Uctebri showed his teeth, either in grimace or grin. He had little enough hair, in truth, and his scalp gleamed in the candlelight.
‘Or have you decided to support my brother after all? It wouldn’t surprise me, given that he is Emperor already. What can I offer against that? Perhaps this has been his game to tempt me into treason.’
‘On his slightest word, you would die, Princess,’ Uctebri said. ‘Games, he might play, but he has no need to see any proof of your perfidy. It is not as though his fraternal love for you restrains him.’
‘That it does not,’ she agreed. ‘So what, magician? What has got into you?’
He said nothing for a moment, just went on lighting candles. Then: ‘You make a remarkable show tonight, Princess. I had not asked it of you.’
‘Should the spirits of fate not see me at my best? You have prodded and pried and measured me all this while, but now you say there are tests still to come.’
‘It is now time to make my real test,’ Uctebri said, as he lit the final flame. His expression, shifting and flickering with the light, looked doubting as he turned it on her. ‘All this time I have informed your brother of the tests I have conducted on you, some of it true, some false, but for me this is the real test – and you
She felt a sinking in her heart. That was what was now different about the man: he was, for once, entirely serious. Gone were the coy insinuations, the mockery, even the grotesque flirtation he seemed to indulge in. Now he had become Uctebri the Sarcad, a magus of the legendary Mosquito-kinden, and he was about to determine her future.
‘And if I fail?’ she asked. She was used, through long experience, to appear calm in these times of trial. Her brother had put her through enough practice already.
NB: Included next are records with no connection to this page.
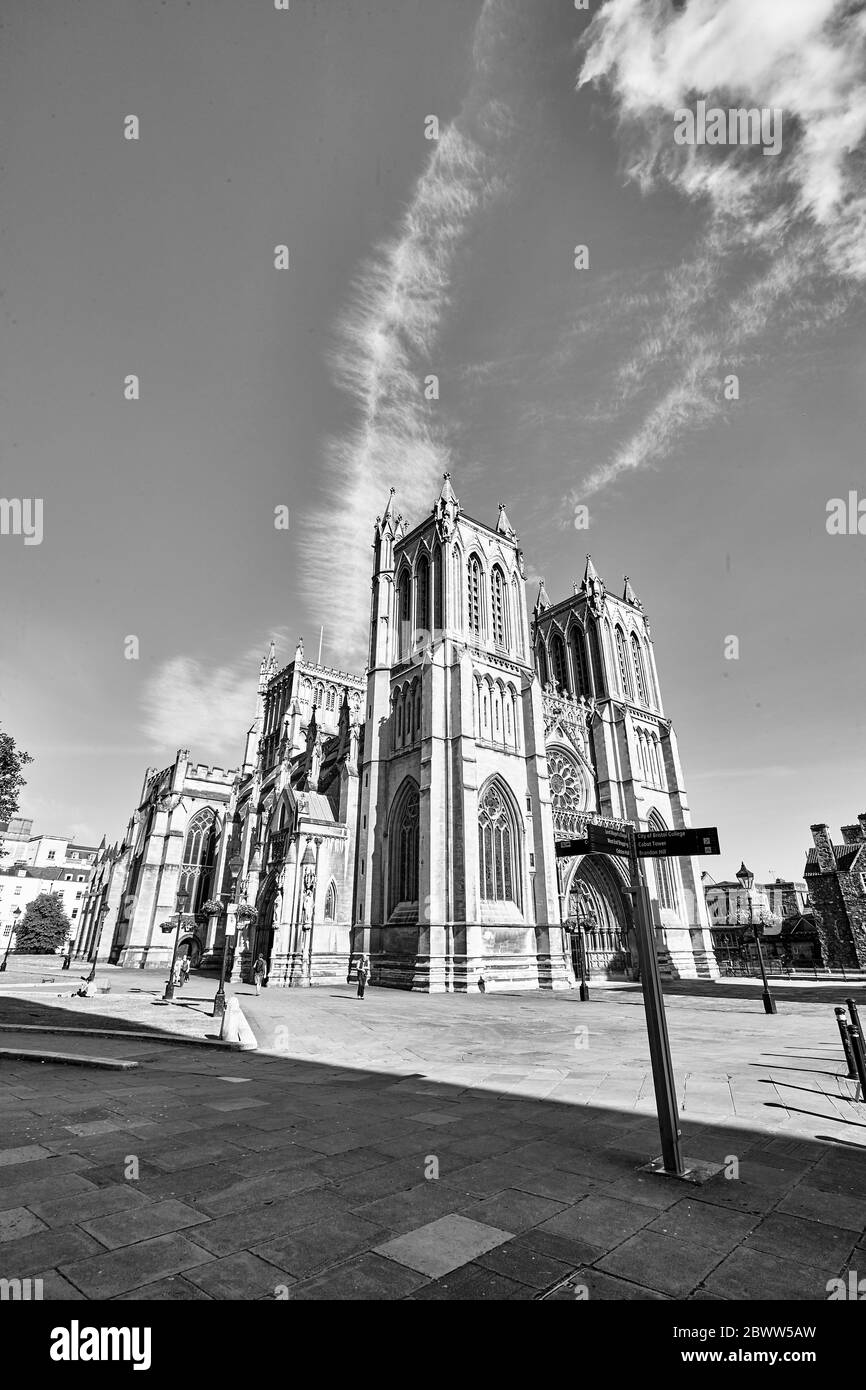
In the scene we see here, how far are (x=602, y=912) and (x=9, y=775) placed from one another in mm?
31564

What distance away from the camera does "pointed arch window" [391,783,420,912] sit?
3028cm

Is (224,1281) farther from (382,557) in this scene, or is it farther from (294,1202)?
(382,557)

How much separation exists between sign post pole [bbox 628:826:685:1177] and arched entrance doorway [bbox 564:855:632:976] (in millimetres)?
30412

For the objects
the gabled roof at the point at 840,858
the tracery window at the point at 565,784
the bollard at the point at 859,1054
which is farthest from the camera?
the gabled roof at the point at 840,858

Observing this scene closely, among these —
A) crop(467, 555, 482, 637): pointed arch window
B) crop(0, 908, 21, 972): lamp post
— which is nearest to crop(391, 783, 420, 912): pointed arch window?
crop(467, 555, 482, 637): pointed arch window

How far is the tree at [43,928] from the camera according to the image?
207 feet

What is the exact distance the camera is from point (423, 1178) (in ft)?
14.3

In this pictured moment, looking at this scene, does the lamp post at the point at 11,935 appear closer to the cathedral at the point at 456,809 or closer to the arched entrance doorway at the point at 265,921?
the cathedral at the point at 456,809

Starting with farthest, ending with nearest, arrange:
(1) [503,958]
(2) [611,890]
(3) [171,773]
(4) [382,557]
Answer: (3) [171,773]
(4) [382,557]
(2) [611,890]
(1) [503,958]

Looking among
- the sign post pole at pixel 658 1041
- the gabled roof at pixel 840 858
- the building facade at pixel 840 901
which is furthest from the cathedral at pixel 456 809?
the sign post pole at pixel 658 1041

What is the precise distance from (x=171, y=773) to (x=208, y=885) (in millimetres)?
11328

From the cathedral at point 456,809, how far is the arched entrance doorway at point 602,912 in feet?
0.43

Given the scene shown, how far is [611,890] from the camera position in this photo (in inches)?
1399
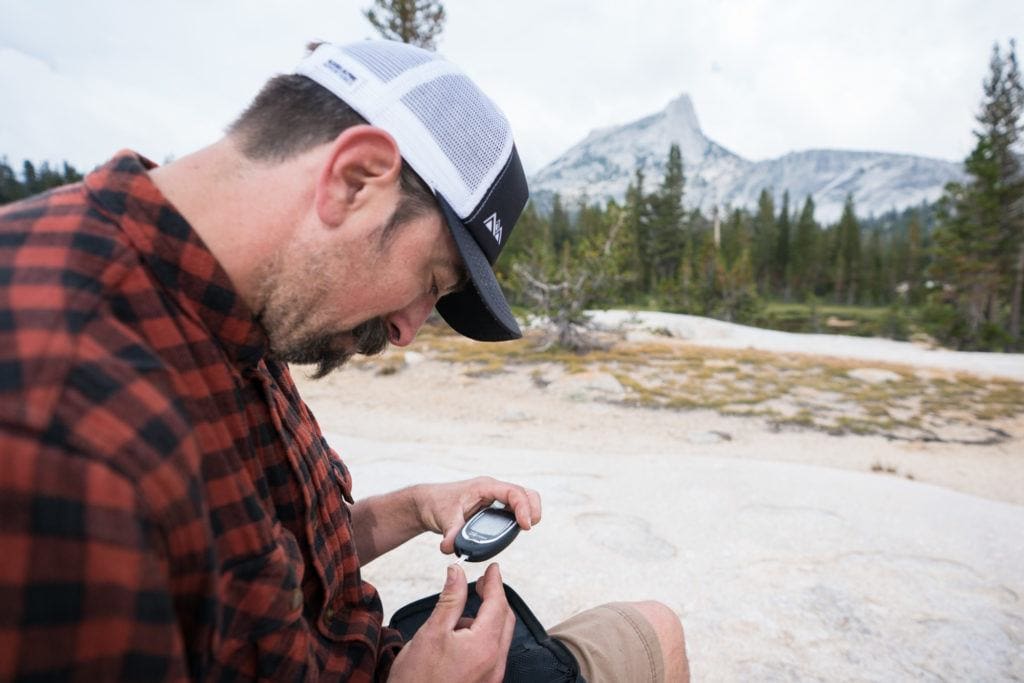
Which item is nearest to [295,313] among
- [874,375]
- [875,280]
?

‘Then you will be of no use to me. We will be of no use to each other. I shall instead make what I can out of your brother’s inferior clay.’ She thought she heard genuine regret in his tone.
‘Make your test, then,’ she told him. ‘What must I do? Run? Jump? Do you wish me to sing to you, monster?’
‘My test has already begun. I simply require you to watch me and listen. I will know, after I am done, whether you are my suitable material or not.’
‘But all you’ve done so far is light candles…’ she observed.
‘Yes, so many candles.’ He moved about the room, seemingly aimless. The myriad darts of light confused her eyes. It was impossible to even tell where the walls were now, such was the multiplication of reflections. Surely he had stepped beyond this room somehow, she kept thinking, but then he would turn, and she had to take it on faith that there was a wall there that had turned him.
He was reflected alongside the constellations of candle-flames, of course, but as she watched she felt her stomach start to turn, because she could not quite match them to him, some were too far, others too near. ‘Sarcad…’ she whispered, ‘what are you doing?’
‘Magic,’ and he continued his pacing. ‘Do you hear me?’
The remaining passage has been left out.